**PASSAGE:**
Andrew Cuomo 2016?
The passage of a new same-sex marriage law has Democrats talking about Andrew Cuomo.
After the passage of a same-sex marriage law in New York thanks in part to his direct involvement in the legislative process, Andrew Cuomo is already being talked about as a potential Democratic Presidential contender in 2016:
The 2016 Democratic presidential race just began.
With his successful push to pass a gay marriage law, New York Gov. Andrew Cuomo overnight became a national contender, putting down a major marker among the liberal party base that dominates the primaries.
“Most politicians, including most Democrats, have been afraid of this issue. Andrew is the first national figure ever to embrace it so enthusiastically,” said Richard Socarides, the president of Equality Matters and a former Clinton White House adviser. “Clearly, this establishes him as the most important progressive leader of our party, setting him up very well for 2016.”
Come 2016, “Cuomo is the only one who will be able to say ‘I delivered for you’ before everyone else realized it was politically popular, and that will be an invaluable asset,” Socarides said, adding, “it also has the benefit of being true.”
The son of former three-term Gov. Mario Cuomo, Andrew’s story represents a remarkable political comeback, rising from a humiliating 2002 primary defeat in the New York governor’s race and a tough divorce from Kerry Kennedy to become a popular governor. Now, he’ll be surrounded by the presidential buzz that invariably attaches to big state governors.
Cuomo supporters already have fanned the flames privately of his prospects on the national stage: Rumors of his White House ambitions started circulating in New York even before he was elected last year by one of the largest margins in state history — some of them date to the days when he was managing his father’s own multiple flirtations with a national run.
With an accomplished first year in office and a family name that remains golden for older Democratic primary voters, he’ll now likely receive an endless list of invitations for speeches and Jefferson-Jackson dinners across the country. The burst of media attention that’s already helped turn the drama over the gay marriage vote into a national story will only burnish his profile.
“This is one of those funny things where the perception of the profile-in-courage moment actually exceeds the real political risk involved,” said Democratic strategist Jim Jordan. “He’s absolutely at the exact right spot on the arc of history.”
Nate Silver makes the point that Cuomo could come across as an appealing candidate for Democrats not only because he took the lead on a social issue that, according to most polls, is widely supported inside the party, but also because the way he did it provides a sharp contrast to President Obama’s leadership style, which frustrates many on the left:
I’m generally of the view that individual politicians receive both more credit and more blame than they deserve, with legislative and electoral outcomes usually determined by broad cultural, economic and political undercurrents. But the type of leadership that Mr. Cuomo exercised — setting a lofty goal, refusing to take no for an answer and using every tool at his disposal to achieve it — is reminiscent of the stories sometimes told about with President Lyndon B. Johnson, who had perhaps the most impressive record of legislative accomplishment of any recent president.
It’s also a brand of leadership that many Democrats I speak with feel is lacking in President Obama.

**TASK TO COMPLETE:**
Can you extend the piece on Andrew Cuomo's 2016 prospects, picking up right after its final sentence?

**DATASET EXCERPTS:**
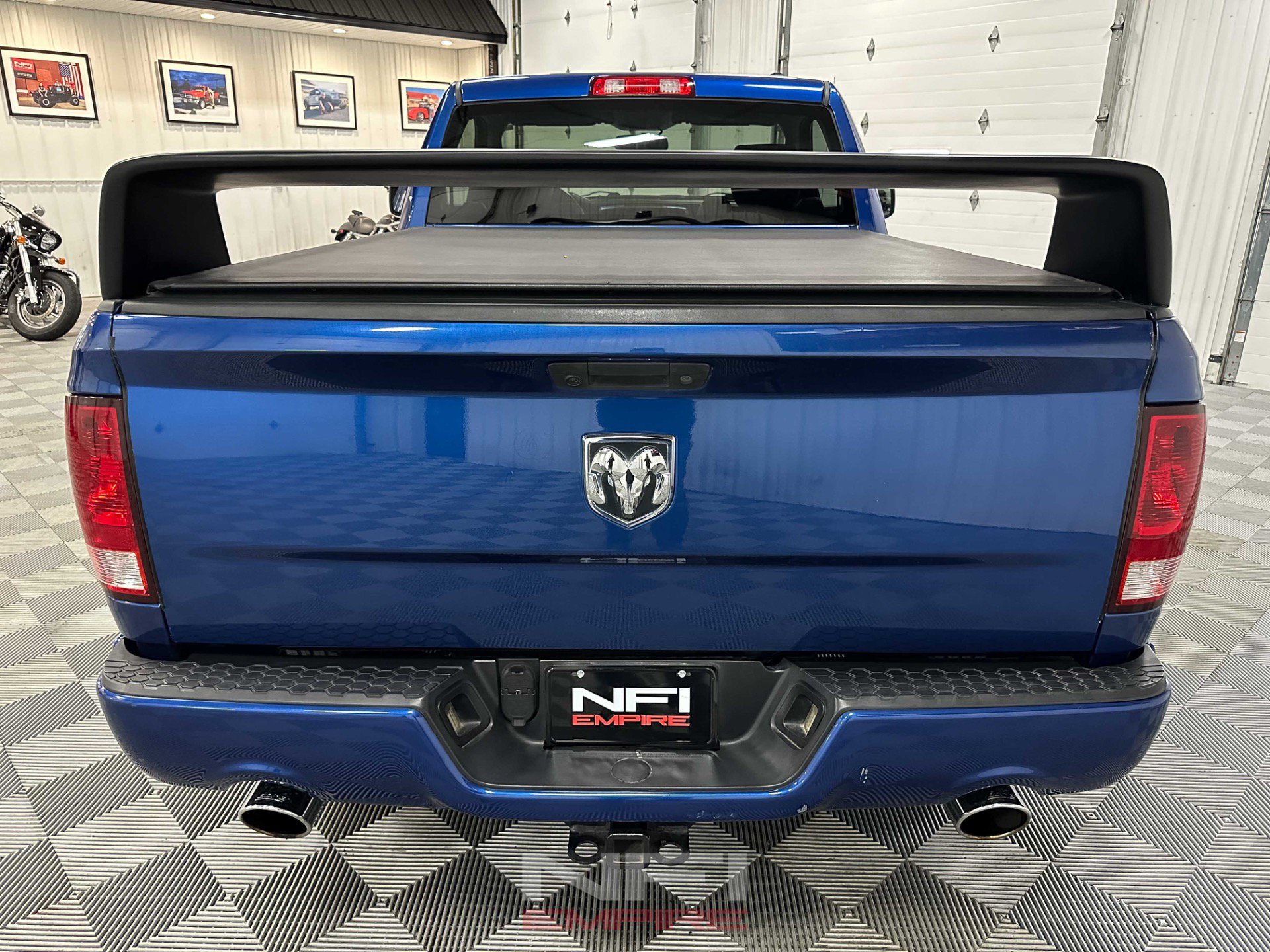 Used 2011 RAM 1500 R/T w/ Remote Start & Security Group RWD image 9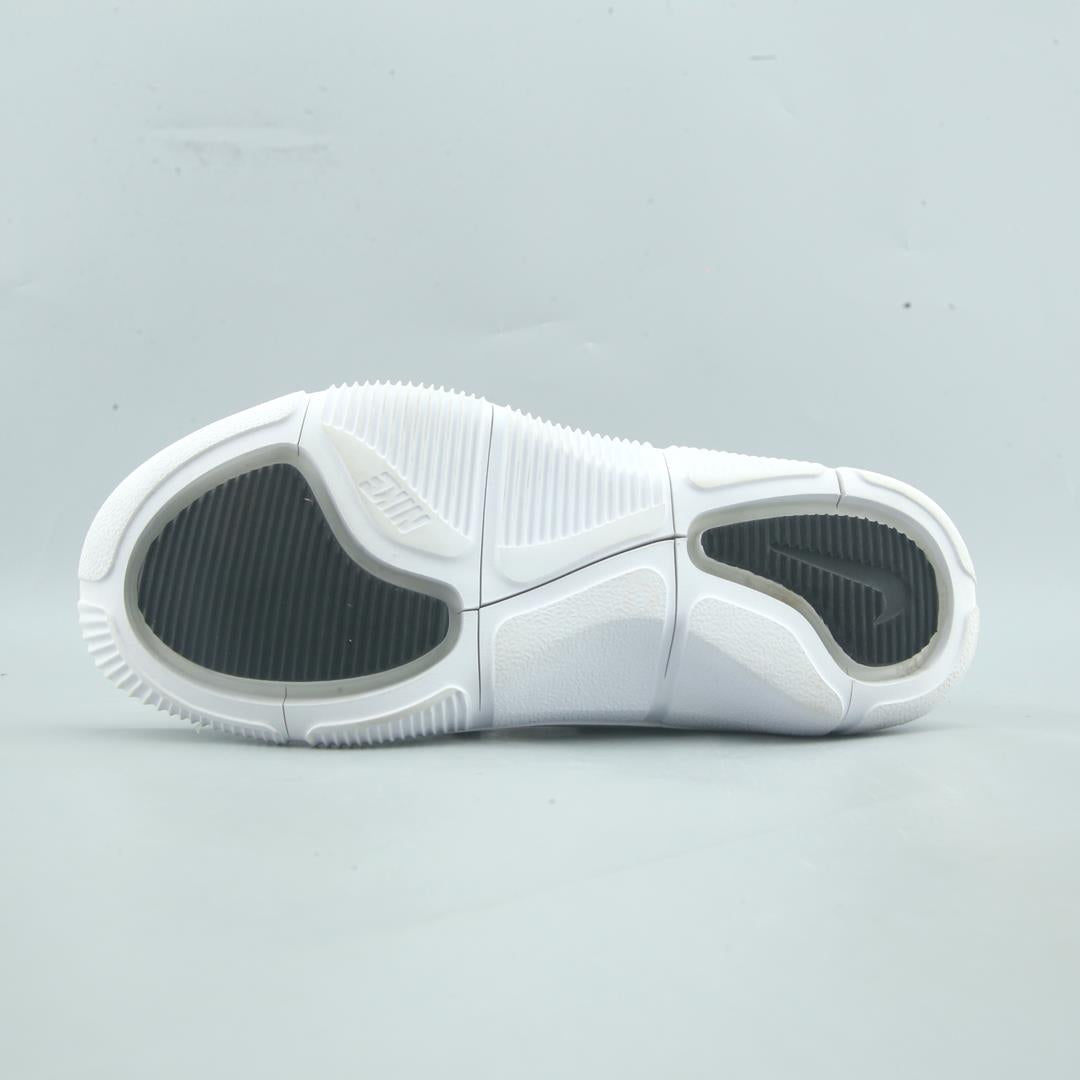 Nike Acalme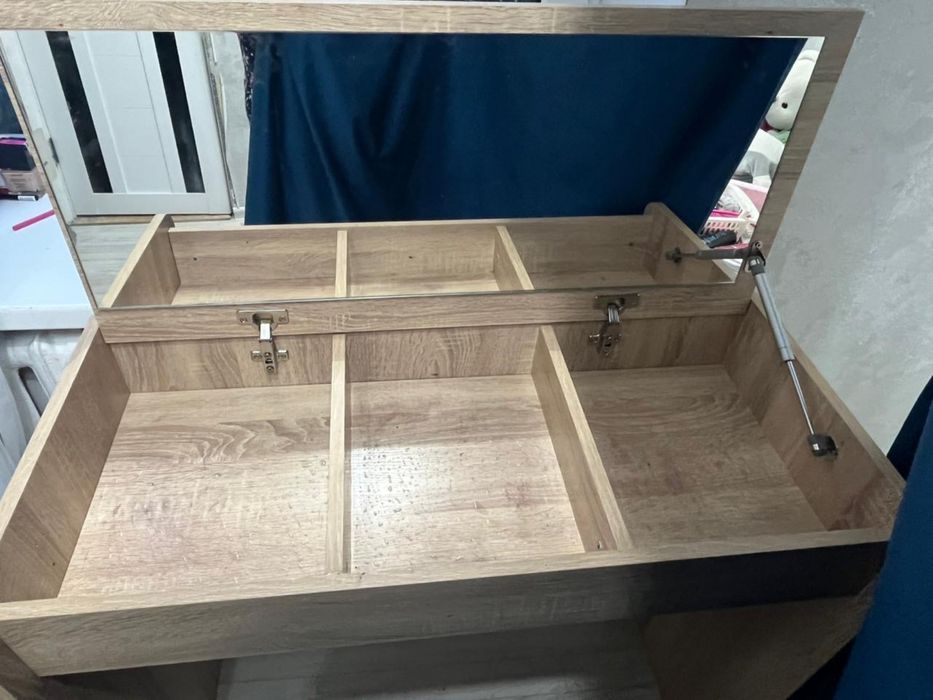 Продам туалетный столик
* * *
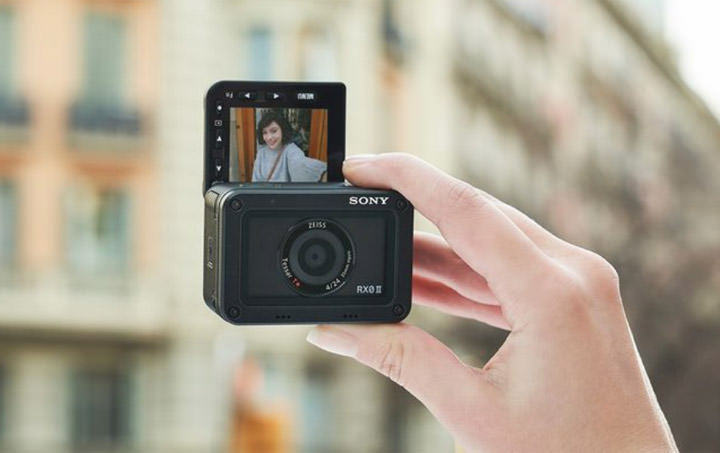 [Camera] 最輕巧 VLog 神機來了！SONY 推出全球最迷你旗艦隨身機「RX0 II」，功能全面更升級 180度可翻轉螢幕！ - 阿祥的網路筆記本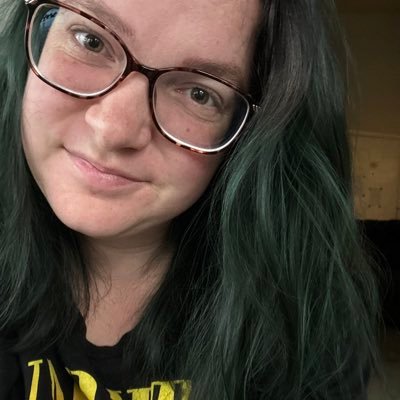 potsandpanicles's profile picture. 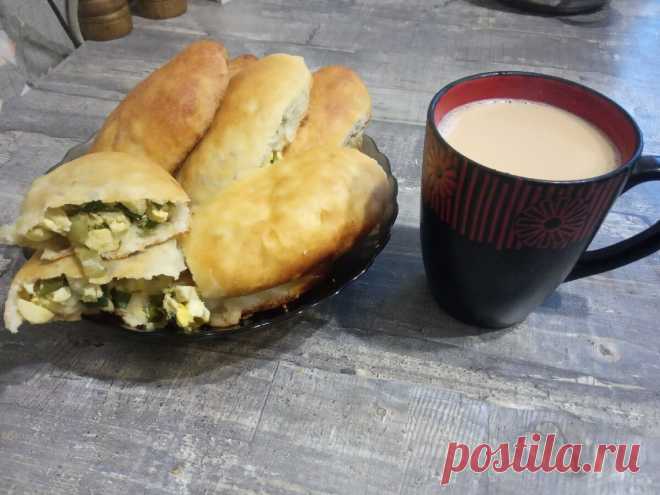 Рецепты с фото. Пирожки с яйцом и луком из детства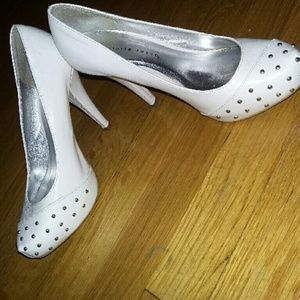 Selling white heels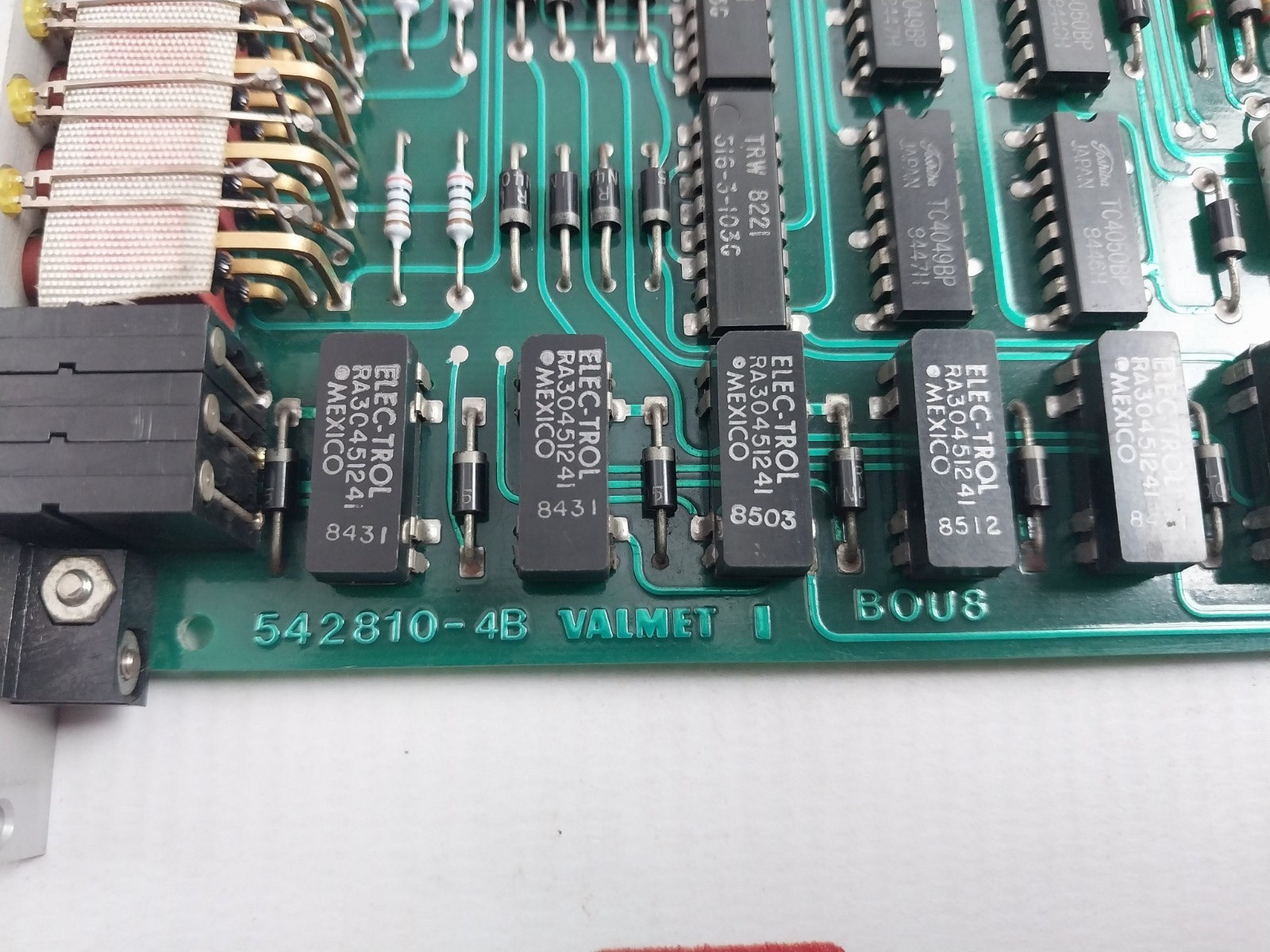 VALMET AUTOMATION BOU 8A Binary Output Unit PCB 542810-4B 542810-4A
==
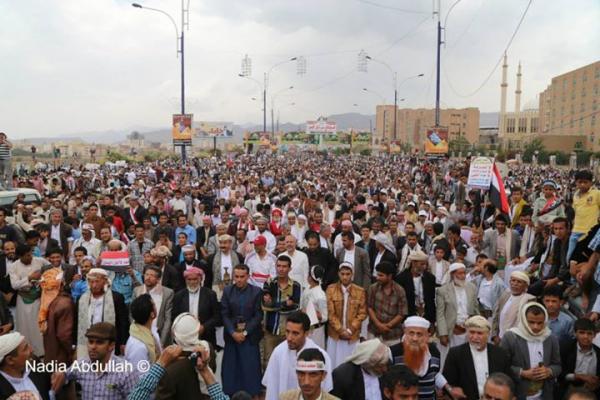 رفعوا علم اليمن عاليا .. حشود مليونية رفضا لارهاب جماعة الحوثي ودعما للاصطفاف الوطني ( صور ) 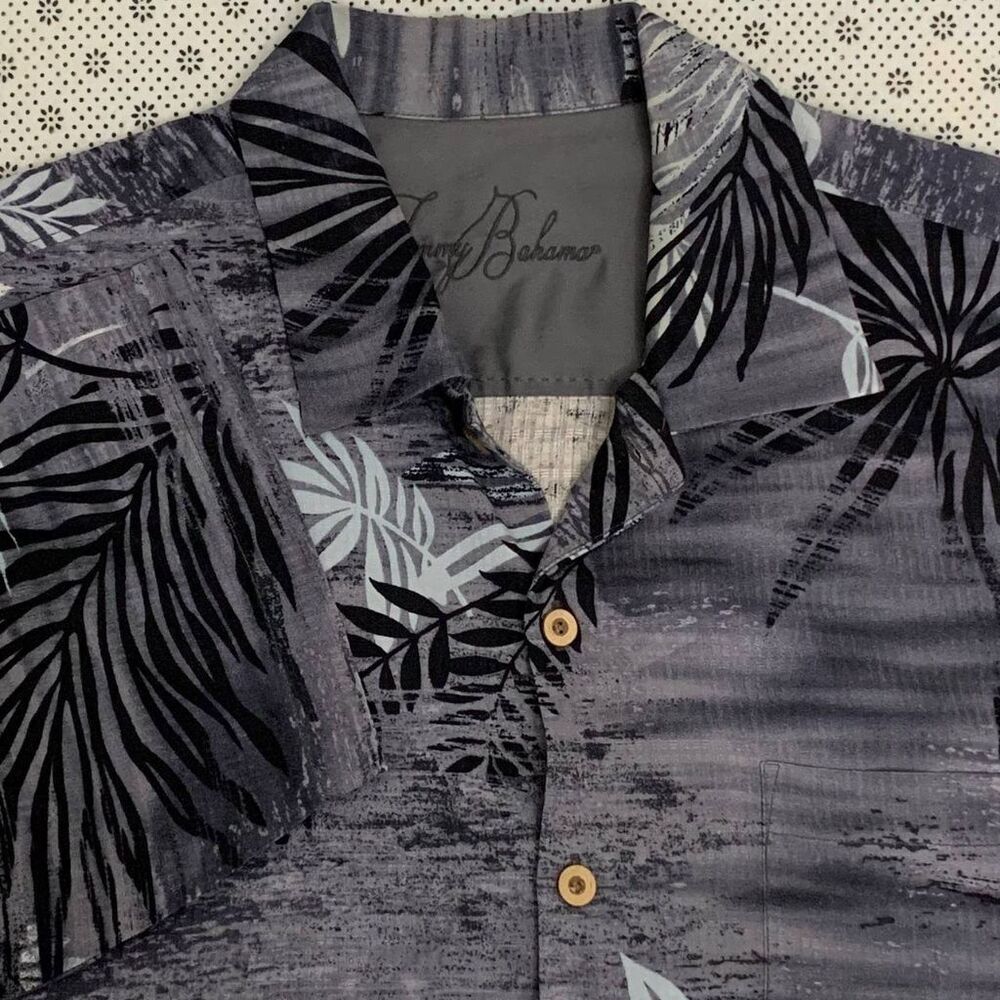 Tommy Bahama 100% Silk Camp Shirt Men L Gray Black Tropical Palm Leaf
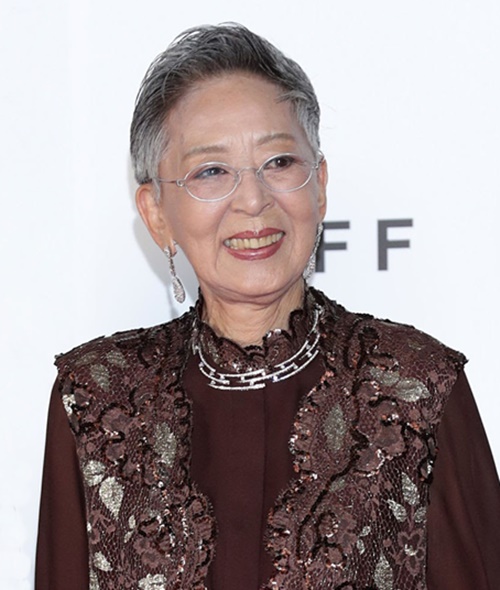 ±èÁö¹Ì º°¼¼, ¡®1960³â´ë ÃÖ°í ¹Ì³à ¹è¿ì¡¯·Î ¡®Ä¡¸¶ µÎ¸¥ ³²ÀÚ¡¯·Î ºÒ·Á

**OUTPUT OF THE TASK:**
Mr. Obama has some considerable achievements, including his health care bill and the reversal of the military’s ban on openly gay and lesbian soldiers. But he often seems to achieve them by outsourcing much of the work to Democrats in Congress or to his various lieutenants. And his considerable speaking abilities sometimes seem to be directed more toward healing the country in times of crisis than toward persuading it to move in a new direction.
It’s a strategy that Mr. Obama’s critics and admirers have sometimes characterized as “leading from behind.” One could rightly argue that being president of the United States is an order of magnitude more difficult than being governor of New York, and that Mr. Obama’s performance has been fair to good under the circumstances. But his seemingly risk-averse approach roils many Democrats, even as most of them approve of his overall performance.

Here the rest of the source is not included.